Let us analyse it. Whence did the difficulty arise? Evidently not from the language. It was from the fact that we did not know what went before; that from what is given us here, a mere scrap of experience, we had to construct the whole; and from the fact that we had to follow a sequence of thoughts suggested by circumstances unknown to us, instead of, as is usual in poetry, a series of actions or events which serve as a backbone or substructure for the thought.
Herein lie the two main difficulties of appreciating that large class of Browning poetry known under the heading, dramatic monologues.
They are dramatic because they are spoken not in the person of the author, but in that of some imaginary character, whose personality the author assumes, but they differ from drama, as it is generally understood, first, because they are monologues, not dialogues; secondly, the circumstances, occasions, and settings of the monologues, instead of being suggested at the outset, are only indicated from time to time, and have to be picked up as we go along; thirdly, we have to follow a sequence of thoughts without any help from accompanying events or actions; and lastly, we are given no information, except incidentally, as to what goes before and comes after.
In other dramatic monologues of Browning the problem becomes more complicated, first, from the fact that in most of them he attempts to reveal a character, not merely a psychological situation, as in A Woman's Last Word; secondly, from the extraordinary variety of the characters he attempts to present.
The characters into whose mouths Browning puts his poems are a very varied assortment. In one poem, perhaps, it is a Greek philosopher who speaks, in the next a modern English divine; now it is an Italian duke of the sixteenth century, and now an Italian patriot of the nineteenth century. Each of these personages has a definite atmosphere and a typical environment, and that atmosphere and environment we must construct for ourselves before we can appreciate the poem properly.
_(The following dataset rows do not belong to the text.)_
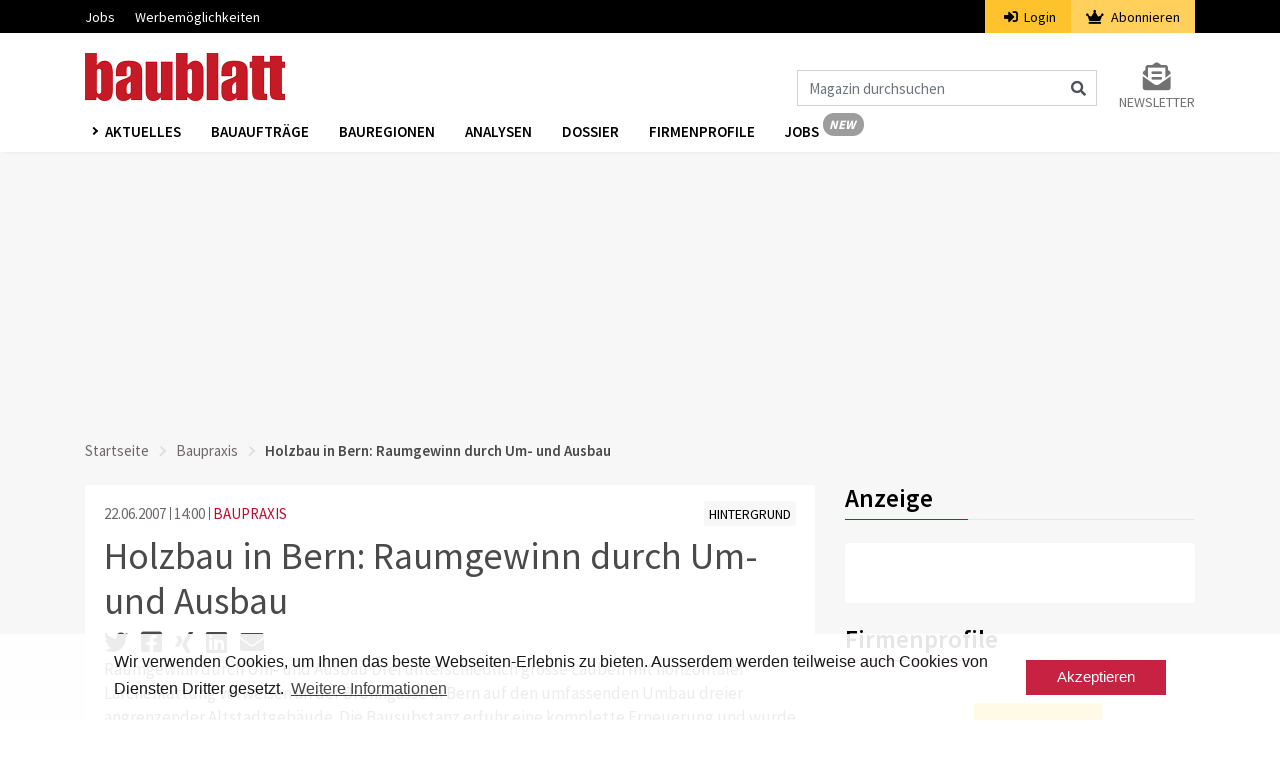

--- FILE ---
content_type: text/html; charset=utf-8
request_url: https://www.google.com/recaptcha/api2/aframe
body_size: 182
content:
<!DOCTYPE HTML><html><head><meta http-equiv="content-type" content="text/html; charset=UTF-8"></head><body><script nonce="jtycjF1kqtJEeYKiwyQ-tQ">/** Anti-fraud and anti-abuse applications only. See google.com/recaptcha */ try{var clients={'sodar':'https://pagead2.googlesyndication.com/pagead/sodar?'};window.addEventListener("message",function(a){try{if(a.source===window.parent){var b=JSON.parse(a.data);var c=clients[b['id']];if(c){var d=document.createElement('img');d.src=c+b['params']+'&rc='+(localStorage.getItem("rc::a")?sessionStorage.getItem("rc::b"):"");window.document.body.appendChild(d);sessionStorage.setItem("rc::e",parseInt(sessionStorage.getItem("rc::e")||0)+1);localStorage.setItem("rc::h",'1768281711469');}}}catch(b){}});window.parent.postMessage("_grecaptcha_ready", "*");}catch(b){}</script></body></html>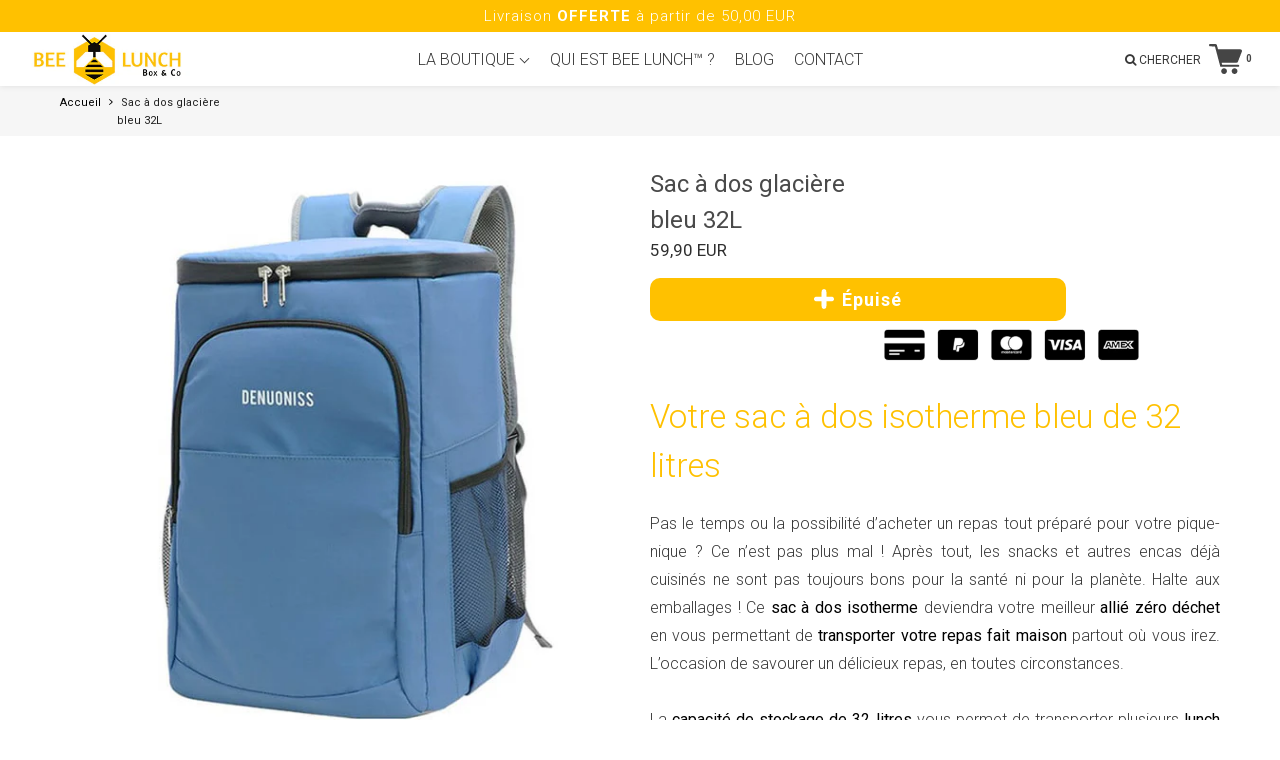

--- FILE ---
content_type: application/javascript
request_url: https://cdn.ryviu.com/v/static/js/r.43f36053.js
body_size: 148
content:
(window.ryviuWebpack=window.ryviuWebpack||[]).push([[8934],{4849:function(t){t.exports=function(t,r){(null==r||r>t.length)&&(r=t.length);for(var n=0,e=new Array(r);n<r;n++)e[n]=t[n];return e}},7600:function(t){t.exports=function(t){if(Array.isArray(t))return t}},4258:function(t){t.exports=function(t,r){if("undefined"!=typeof Symbol&&Symbol.iterator in Object(t)){var n=[],e=!0,o=!1,i=void 0;try{for(var u,a=t[Symbol.iterator]();!(e=(u=a.next()).done)&&(n.push(u.value),!r||n.length!==r);e=!0);}catch(t){o=!0,i=t}finally{try{e||null==a.return||a.return()}finally{if(o)throw i}}return n}}},6284:function(t){t.exports=function(){throw new TypeError("Invalid attempt to destructure non-iterable instance.\nIn order to be iterable, non-array objects must have a [Symbol.iterator]() method.")}},8934:function(t,r,n){var e=n(7600),o=n(4258),i=n(1288),u=n(6284);t.exports=function(t,r){return e(t)||o(t,r)||i(t,r)||u()}},1288:function(t,r,n){var e=n(4849);t.exports=function(t,r){if(t){if("string"==typeof t)return e(t,r);var n=Object.prototype.toString.call(t).slice(8,-1);return"Object"===n&&t.constructor&&(n=t.constructor.name),"Map"===n||"Set"===n?Array.from(t):"Arguments"===n||/^(?:Ui|I)nt(?:8|16|32)(?:Clamped)?Array$/.test(n)?e(t,r):void 0}}}}]);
Take, for example, the two poems, Fra Lippo Lippi and Andrea del Sarto. Each of these deals not only with the character and some of the history of an individual Italian painter, but sets forth in addition a particular phase in the development of Italian art, and at the same time gives us an insight into Browning's theory of art. To appreciate these poems, then, we must know something of the history of the historic personages who are represented as speaking, something of the Italy of their time; we must know in outline at least something of the history of Italian art, and have some knowledge of the technicalities of painting. Very many of Browning's poems are concerned with periods and personages about whom the ordinary reader knows nothing, hence the absolute need of some sort of a commentary, or of constant recourse to an encyclopaedia in reading him.
There is another difficulty connected with Browning's favourite form, the dramatic monologue. Most of these poems are only scraps of experience; we get no information, except by hints, of what has gone before; we are equally left to guess what comes after. The problem before us is something like that of reconstructing a whole conversation of which we have overheard only a small part.
Again, many of the poems do not describe a series of events, but only a series of thoughts or reflections. Hence there is nothing or very little to guide us in grasping the connection between the various parts of the poem, and many of the poems have to be read and re-read many times before the meaning begins to dawn on us.
In A Woman's Last Word there is not a single difficult phrase. The whole difficulty arises from the fact that it is a scrap, and from the fact that it is a series of thoughts without any action to thread them together and to make them definite.
Browning's poems are sometimes difficult to read because the ideas which he is expressing are profound and difficult to grasp; but far more often they are difficult because of his extraordinary way of expressing perfectly simple and easy ideas.